Fido et al. note that nature connectedness, a psychological construct representing the extent of a person’s relationship with the natural world, is linked with improved mental well-being. It is also associated with personality traits such as agreeableness, cognitive and affective empathy, and traits on the opposite side of the spectrum, including callousness.
Fido et al. adopt a research-based definition of nature connectedness as “an identity marker that an individual is a part of the larger natural world, and the natural world is a part of oneself,” noting that it has been linked with positive outcomes, including less anxiety, and enhanced happiness, vitality, resilience, and satisfaction with life. They also note that being connected with the natural world and society helps alleviate negative functioning both affectively and cognitively. The result is often manifest in “nature connectedness-related pro-social behavior,” as well as an enhanced capacity for empathy, agreeableness, and the ability to have perspective.
Darkness in the City
Fido et al. note that prior research, although not measuring nature connectedness directly, examined the link between dark triad traits and living preference, finding what they described as a robust preference for living in the city instead of the suburbs or rural areas. This was particularly pronounced for traits associated with psychopathy. This preference was explained by noting that city-living may be viewed as more appealing to people who desire to live “fast-paced, exploitative, and parasitic lifestyles.” They also note this aligns with research tying dark personality to sexual promiscuity because the preference for short-term mating is increased within areas of greater population density. They also note that areas with higher population density may facilitate the behavior of people with psychopathic traits who wish to extort or manipulate others with less chance of exposure or getting caught.

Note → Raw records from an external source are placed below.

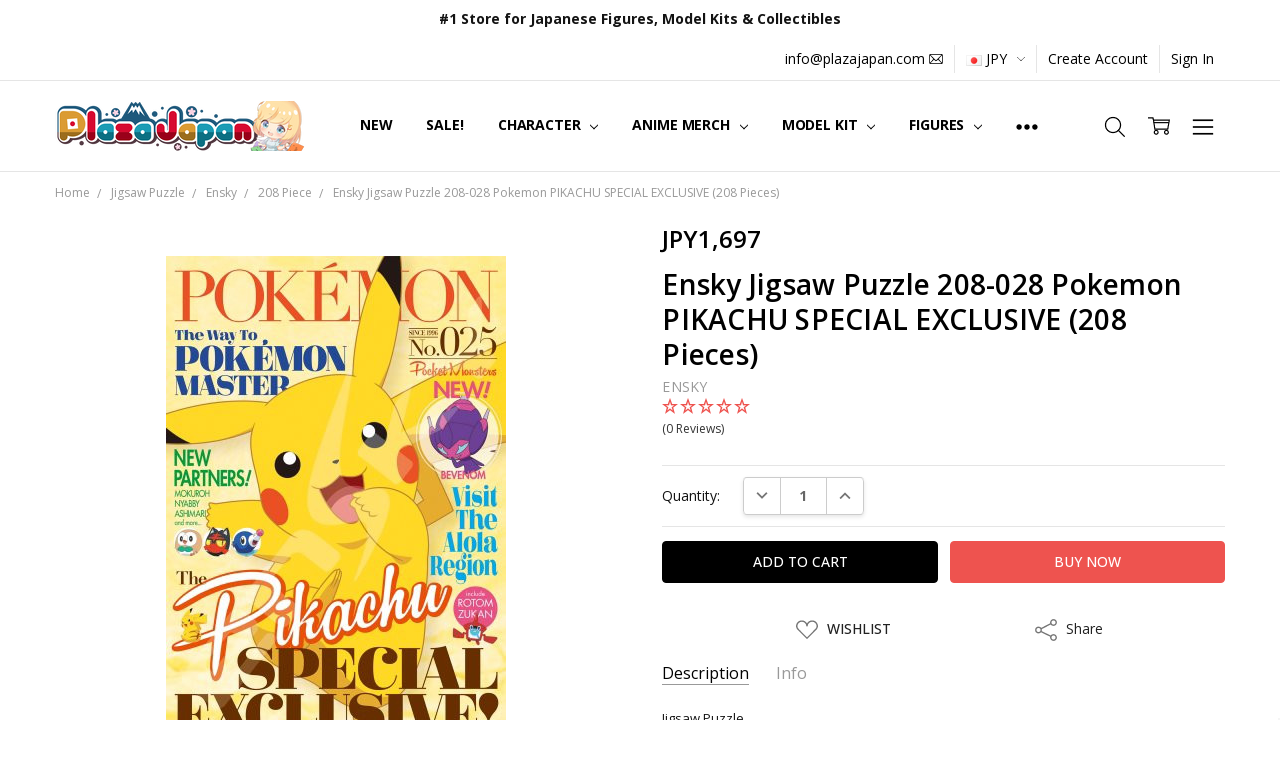

--- FILE ---
content_type: text/html; charset=UTF-8
request_url: https://bc.hexgator.com/social-login/script.js?store_hash=89ffd
body_size: 1684
content:
var loadSocialLogin = function() {
        for(var r = 0; r < document.forms.length;r++){
        var action = document.forms[r].getAttribute('action');
		if ( action!== null ) {
	        if ( action.indexOf('login.php') > -1 ) {
    	        document.forms[r].insertAdjacentHTML('beforeend','<div class="shepple_social_login_wrapper" style=""><iframe src="https://bc.hexgator.com/social-login/widget?store_hash=89ffd&referrer='+document.location.href+'" style="border:0px;height:152px;width:100%;" scrolling=no></iframe></div>');
        	}
		}
    }
    
    var button_selectors = document.querySelectorAll("[class='sp-social-login_buttons']");
    for(var i = 0; i < button_selectors.length; i++) {
        button_selectors[i].innerHTML='<div class="shepple_social_login_wrapper" style=""><iframe id="social_login_instance_"'+i+' class="social_login_instance" src="https://bc.hexgator.com/social-login/widget?store_hash=89ffd&referrer='+document.location.href+'" style="height:152px;width:100%;max-width:100%;border:0px;" scrolling=no></iframe></div>';
    }
}
var load = false;
function waitForElementToDisplay(selector, time) {
	if(document.querySelector(selector)!=null) {
		if (!load) {
			//console.log("Social Login Loaded");
			document.querySelector(selector).insertAdjacentHTML('afterend','<div class="shepple_social_login_wrapper" style=";padding-top:15px;"><iframe src="https://bc.hexgator.com/social-login/widget?store_hash=89ffd&referrer='+document.location.href+'" style="border:0px;height:152px;width:100%;" scrolling=no></iframe></div>');
			load = true;
		}
		return;
	} else {
		setTimeout(function() {
			waitForElementToDisplay(selector, time);
		}, time);
	}
}

waitForElementToDisplay('#checkout-customer-login',5);
waitForElementToDisplay('#checkout-customer-returning',5);


if (document.readyState === "complete") {
    loadSocialLogin();
} else {
    if (window.addEventListener) {
        window.addEventListener("load", loadSocialLogin, false);
    } else {
        if (window.attachEvent) {
            window.attachEvent('on' + "load", loadSocialLogin);
        }
    }
}
function eventer (e) {
    e.preventDefault ? e.preventDefault() : e.returnValue = false;
    if (e.origin+'/'=="https://bc.hexgator.com/") {
        var data = JSON.parse(e.data);
        var event = data.event;
    
        var channel = data.data.channel;
        var key = data.data.key;
        if (event=='doSocialLogin') {
            top.window.location.assign(key);
        }
    }
}

if (window.addEventListener) {
    window.addEventListener("message", eventer, false);
} else {
    window.attachEvent("onmessage", eventer);
}


--- FILE ---
content_type: text/html; charset=UTF-8
request_url: https://www.plazajapan.com/search.php
body_size: 47
content:
<div>
</div>

<script>window.bodlEvents.product.emit('bodl_v1_keyword_search', { event_id: 'aa4cbcf1-cfe7-4dbd-a829-bba505822b89', search_keyword: '', channel_id: '1' });</script>

--- FILE ---
content_type: text/javascript; charset=UTF-8
request_url: https://ping.fastsimon.com/post_load?source=fast-simon-reporting&UUID=374593a3-f394-44fe-94db-5c69d31f0c86&store_id=1&api_type=json&session=1769502151&doc_ref=
body_size: -115
content:
{"isp_token":"g01KFZ8R7BYEK85GXSTXS93WXEJ"}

In their own research, Fido et al. found, among other things, psychopathy to be inversely associated with nature connectedness and associated with a partiality for inner-city living, although without a match for residential history. This might reflect that although we do not choose the neighborhood in which we grow up, we often have that option as adults.
Fido et al. found that as measured through self-report, nature connectedness was negatively linked with psychopathic, Machiavellian, and sadistic traits, but not traits of a narcissistic personality. Interestingly, although people who preferred inner-city rather than suburban or rural living achieved higher scores on narcissistic traits, nature connectedness was not associated with narcissism. They suggest this might indicate that consistent with prior research, living in more densely populated areas would afford greater opportunity for external validation.
Obviously, residential preference depends on various factors and involves a broad range of personality considerations. But when other red flags are present, perhaps the choice of zip code is more revealing than we think.
Facebook image: Andre B. Adur/Shutterstock
[i] Fido, D., A. Rees, P. Clarke, D. Petronzi, and M. Richardson. “Examining the Connection between Nature Connectedness and Dark Personality.” Journal of Environmental Psychology 72 (December 2020). doi:10.1016/j.jenvp.2020.101499.